* Begin Records for processing *
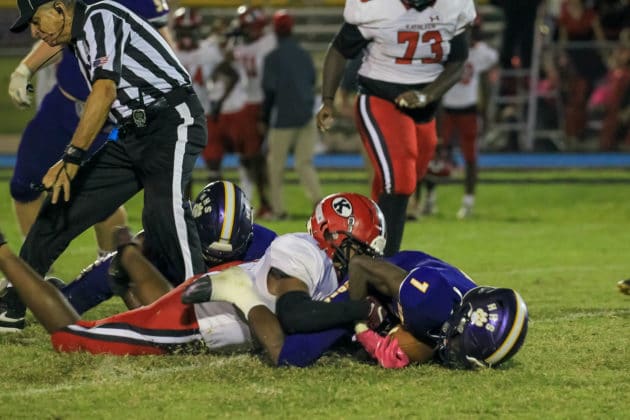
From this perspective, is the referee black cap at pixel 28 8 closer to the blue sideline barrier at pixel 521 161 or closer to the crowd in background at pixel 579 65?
the blue sideline barrier at pixel 521 161

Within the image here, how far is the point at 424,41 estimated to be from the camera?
7.99m

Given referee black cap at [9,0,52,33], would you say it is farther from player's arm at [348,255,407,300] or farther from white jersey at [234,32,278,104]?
white jersey at [234,32,278,104]

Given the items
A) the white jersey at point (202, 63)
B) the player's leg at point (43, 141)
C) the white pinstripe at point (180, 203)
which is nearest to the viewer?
the white pinstripe at point (180, 203)

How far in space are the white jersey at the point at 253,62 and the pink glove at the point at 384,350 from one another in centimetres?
975

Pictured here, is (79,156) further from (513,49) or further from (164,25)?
(513,49)

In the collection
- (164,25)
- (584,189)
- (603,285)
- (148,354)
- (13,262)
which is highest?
(164,25)

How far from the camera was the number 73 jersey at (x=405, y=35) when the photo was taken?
7.93 meters

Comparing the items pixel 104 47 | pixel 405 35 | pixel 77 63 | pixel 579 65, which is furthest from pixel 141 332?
pixel 579 65

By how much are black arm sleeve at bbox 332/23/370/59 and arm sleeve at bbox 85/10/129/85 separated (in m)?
2.05

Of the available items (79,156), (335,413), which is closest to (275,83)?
(79,156)

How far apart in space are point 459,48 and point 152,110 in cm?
240

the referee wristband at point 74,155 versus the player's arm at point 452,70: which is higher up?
the referee wristband at point 74,155

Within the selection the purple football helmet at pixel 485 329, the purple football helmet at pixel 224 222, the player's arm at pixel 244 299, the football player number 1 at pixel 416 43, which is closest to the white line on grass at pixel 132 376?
the player's arm at pixel 244 299

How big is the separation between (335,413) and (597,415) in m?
0.98
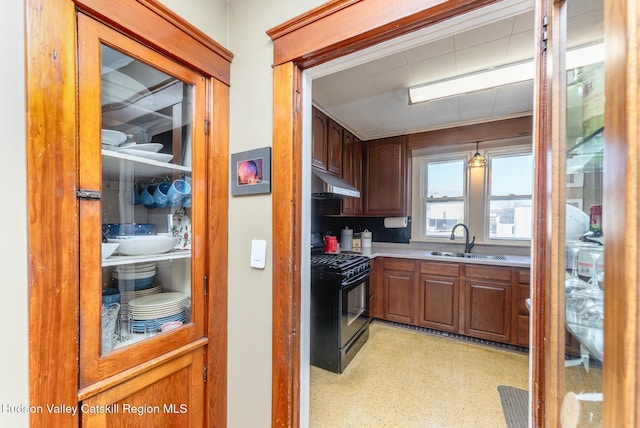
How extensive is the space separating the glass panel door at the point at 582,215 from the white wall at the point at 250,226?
1.03 meters

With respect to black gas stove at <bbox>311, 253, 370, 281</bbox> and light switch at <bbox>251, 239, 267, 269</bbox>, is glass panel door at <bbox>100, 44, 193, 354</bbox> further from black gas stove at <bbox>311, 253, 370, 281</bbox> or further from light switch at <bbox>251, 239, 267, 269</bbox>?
black gas stove at <bbox>311, 253, 370, 281</bbox>

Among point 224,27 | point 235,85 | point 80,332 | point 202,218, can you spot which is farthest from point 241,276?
point 224,27

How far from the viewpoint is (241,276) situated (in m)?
1.27

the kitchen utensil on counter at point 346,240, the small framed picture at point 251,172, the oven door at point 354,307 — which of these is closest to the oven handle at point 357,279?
the oven door at point 354,307

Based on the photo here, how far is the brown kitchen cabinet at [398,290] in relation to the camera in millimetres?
3020

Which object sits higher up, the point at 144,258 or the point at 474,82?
the point at 474,82

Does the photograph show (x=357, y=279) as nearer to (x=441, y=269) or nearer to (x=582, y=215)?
(x=441, y=269)

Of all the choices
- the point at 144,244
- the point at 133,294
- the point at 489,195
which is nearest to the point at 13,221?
the point at 144,244

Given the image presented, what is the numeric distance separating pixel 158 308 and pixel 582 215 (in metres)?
1.53

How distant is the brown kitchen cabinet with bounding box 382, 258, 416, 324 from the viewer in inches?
119

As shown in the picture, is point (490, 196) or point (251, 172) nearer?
point (251, 172)

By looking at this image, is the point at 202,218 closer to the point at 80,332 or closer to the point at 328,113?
the point at 80,332

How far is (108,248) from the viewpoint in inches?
37.3

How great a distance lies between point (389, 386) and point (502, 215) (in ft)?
8.35
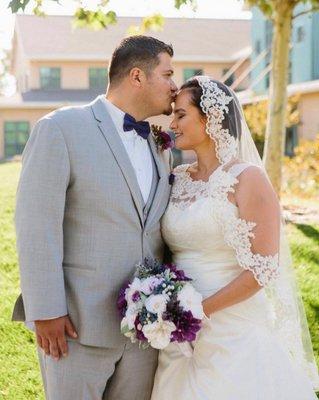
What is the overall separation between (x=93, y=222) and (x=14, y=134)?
30919 mm

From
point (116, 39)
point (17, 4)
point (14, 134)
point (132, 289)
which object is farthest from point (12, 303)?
point (116, 39)

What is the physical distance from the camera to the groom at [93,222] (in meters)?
3.12

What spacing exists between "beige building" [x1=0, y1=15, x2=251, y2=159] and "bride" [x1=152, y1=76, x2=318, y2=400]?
28.8 metres

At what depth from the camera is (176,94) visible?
3.59m

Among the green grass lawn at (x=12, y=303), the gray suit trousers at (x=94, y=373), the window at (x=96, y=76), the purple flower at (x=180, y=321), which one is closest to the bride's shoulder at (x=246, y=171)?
the purple flower at (x=180, y=321)

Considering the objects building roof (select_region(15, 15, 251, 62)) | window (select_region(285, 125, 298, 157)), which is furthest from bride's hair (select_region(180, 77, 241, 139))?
building roof (select_region(15, 15, 251, 62))

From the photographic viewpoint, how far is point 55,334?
3.18 m

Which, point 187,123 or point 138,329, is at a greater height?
point 187,123

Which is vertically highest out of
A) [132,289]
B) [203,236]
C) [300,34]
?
[300,34]

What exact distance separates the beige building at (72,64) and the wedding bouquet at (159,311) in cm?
2925

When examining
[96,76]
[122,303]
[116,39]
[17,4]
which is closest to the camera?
[122,303]

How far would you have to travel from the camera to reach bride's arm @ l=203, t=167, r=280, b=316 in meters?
3.33

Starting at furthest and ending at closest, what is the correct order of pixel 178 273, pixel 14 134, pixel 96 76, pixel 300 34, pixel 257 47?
pixel 96 76 → pixel 14 134 → pixel 257 47 → pixel 300 34 → pixel 178 273

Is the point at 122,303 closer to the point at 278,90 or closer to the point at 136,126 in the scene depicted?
the point at 136,126
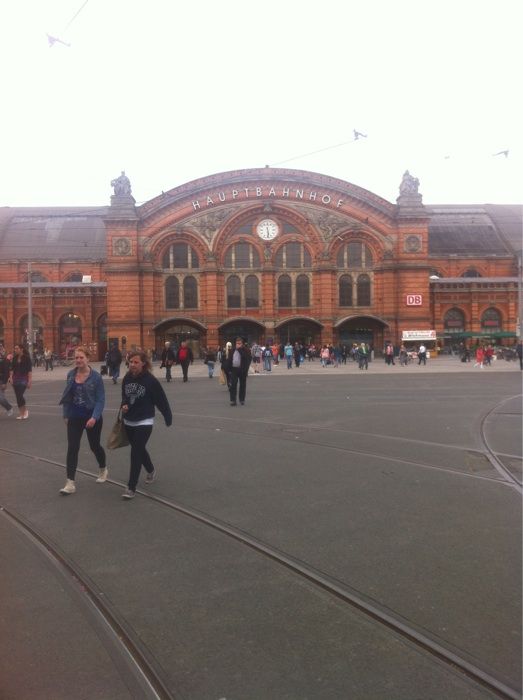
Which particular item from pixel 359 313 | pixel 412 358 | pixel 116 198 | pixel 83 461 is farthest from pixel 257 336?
pixel 83 461

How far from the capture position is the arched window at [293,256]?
49406 millimetres

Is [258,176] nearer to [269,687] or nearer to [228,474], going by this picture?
[228,474]

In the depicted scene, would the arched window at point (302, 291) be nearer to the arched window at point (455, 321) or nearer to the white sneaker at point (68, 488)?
the arched window at point (455, 321)

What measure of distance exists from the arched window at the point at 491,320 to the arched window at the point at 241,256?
22216 mm

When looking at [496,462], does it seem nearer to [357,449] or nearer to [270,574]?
[357,449]

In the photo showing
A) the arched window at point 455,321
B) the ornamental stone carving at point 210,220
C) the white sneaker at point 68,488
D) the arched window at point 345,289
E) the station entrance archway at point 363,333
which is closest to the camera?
the white sneaker at point 68,488

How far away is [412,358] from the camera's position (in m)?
45.6

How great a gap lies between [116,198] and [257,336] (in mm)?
16461

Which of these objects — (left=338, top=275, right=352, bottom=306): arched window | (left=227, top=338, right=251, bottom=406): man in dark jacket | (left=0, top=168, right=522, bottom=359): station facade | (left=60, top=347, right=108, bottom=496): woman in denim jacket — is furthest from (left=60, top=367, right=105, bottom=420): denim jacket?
(left=338, top=275, right=352, bottom=306): arched window

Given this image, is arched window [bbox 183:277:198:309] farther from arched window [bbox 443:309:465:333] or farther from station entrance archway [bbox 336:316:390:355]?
arched window [bbox 443:309:465:333]

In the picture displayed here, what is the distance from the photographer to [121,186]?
48.1 metres

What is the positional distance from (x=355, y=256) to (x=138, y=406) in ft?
148

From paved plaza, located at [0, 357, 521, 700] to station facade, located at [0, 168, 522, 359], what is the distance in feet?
131

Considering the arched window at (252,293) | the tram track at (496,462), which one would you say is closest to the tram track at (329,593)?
* End Records for processing *
- _What the exercise asks_: Give the lines from the one containing "In the depicted" through the end of the data again, switching "station facade" to "station front" and leaving everything else unchanged.

- _Task answer_:
In the depicted scene, would the arched window at point (302, 291) be nearer to the arched window at point (455, 321) or nearer to the white sneaker at point (68, 488)?
the arched window at point (455, 321)

What measure of distance exists from the arched window at the point at 491,320 to the arched window at the point at 241,256?
22216 mm

When looking at [496,462], does it seem nearer to [357,449] or nearer to [270,574]?
[357,449]

In the photo showing
A) the arched window at point 455,321
B) the ornamental stone carving at point 210,220
C) the white sneaker at point 68,488
D) the arched window at point 345,289
E) the station entrance archway at point 363,333
which is closest to the camera?
the white sneaker at point 68,488

How far away is [412,358] from the camera's position (in m)?
45.6

How great a gap lies between [116,198] and [257,336] (in mm)?
16461

Which of these objects — (left=338, top=275, right=352, bottom=306): arched window | (left=227, top=338, right=251, bottom=406): man in dark jacket | (left=0, top=168, right=522, bottom=359): station front | (left=60, top=347, right=108, bottom=496): woman in denim jacket — is furthest from (left=60, top=367, right=105, bottom=420): denim jacket?
(left=338, top=275, right=352, bottom=306): arched window

Given this image, is arched window [bbox 183:277:198:309] farther from arched window [bbox 443:309:465:333] or farther from station entrance archway [bbox 336:316:390:355]?
arched window [bbox 443:309:465:333]

In the picture displayed here, what is the distance from the photographer to [121,186]?
48.1 metres

What is the positional distance from (x=355, y=256) to (x=138, y=406) in ft?
148

From paved plaza, located at [0, 357, 521, 700] to station front, located at [0, 168, 522, 359], what is the distance in feet?
131

Considering the arched window at (252,293) | the tram track at (496,462), which one would you say is closest to the tram track at (329,593)?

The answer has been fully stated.